Sociedade

Alunos e especialista comentam aumento do percentual de negros em universidades

De acordo com pesquisa divulgada pelo IBGE próximo do Dia da Consciência Negra, pardos e negros constituem maioria na rede pública do ensino superior brasileiro

Pela primeira vez, o número de matrículas de alunos pretos e pardos no ensino superior superou o de brancos. Segundo pesquisa divulgada na última quarta (13), pelo Instituto Nacional de Geografia e Estatística (IBGE), em 2018, 50,3% dos estudantes na rede pública eram pretos ou pardos. Já brancos e outros representavam 49,7% do total. Apesar disso, este primeiro grupo ainda continua sub-representado, visto que corresponde a 55,8% da população.

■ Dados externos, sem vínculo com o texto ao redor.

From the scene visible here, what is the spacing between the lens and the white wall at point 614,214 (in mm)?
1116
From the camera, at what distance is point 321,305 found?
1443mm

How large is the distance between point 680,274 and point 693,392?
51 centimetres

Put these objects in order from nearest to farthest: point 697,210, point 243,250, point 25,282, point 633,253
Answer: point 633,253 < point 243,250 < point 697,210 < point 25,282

Em relação apenas ao percentual de negros, o levantamento mostra que este passou de 50,5% em 2016 para 55,6% em 2018. Um dos fatores responsáveis por esse avanço, argumenta o órgão, é o sistema de cotas, definido por lei em 2016 e responsável por reservar vagas para candidatos de determinados grupos populacionais. Segundo a legislação, metade das matrículas em universidades e institutos públicos devem atender cotas raciais.

Apesar do avanço, na rede privada a desigualdade ainda é mais acentuada: 53,4% ainda são brancos. Apesar disso, o número está mais próximo de se aproximar do novo cenário das universidades públicas, visto que os negros representavam 42,3% das matrículas nas universidades particulares em 2016. Estudante de jornalismo da UVA, Jean Carlos, 26 anos, afirma encarar o resultado de forma positiva, apesar de reconhecer que ainda há muito a ser feito. “Precisamos lembrar que, quanto ao mercado, negros ainda ocupam poucos cargos de liderança e têm menores remunerações”, salienta.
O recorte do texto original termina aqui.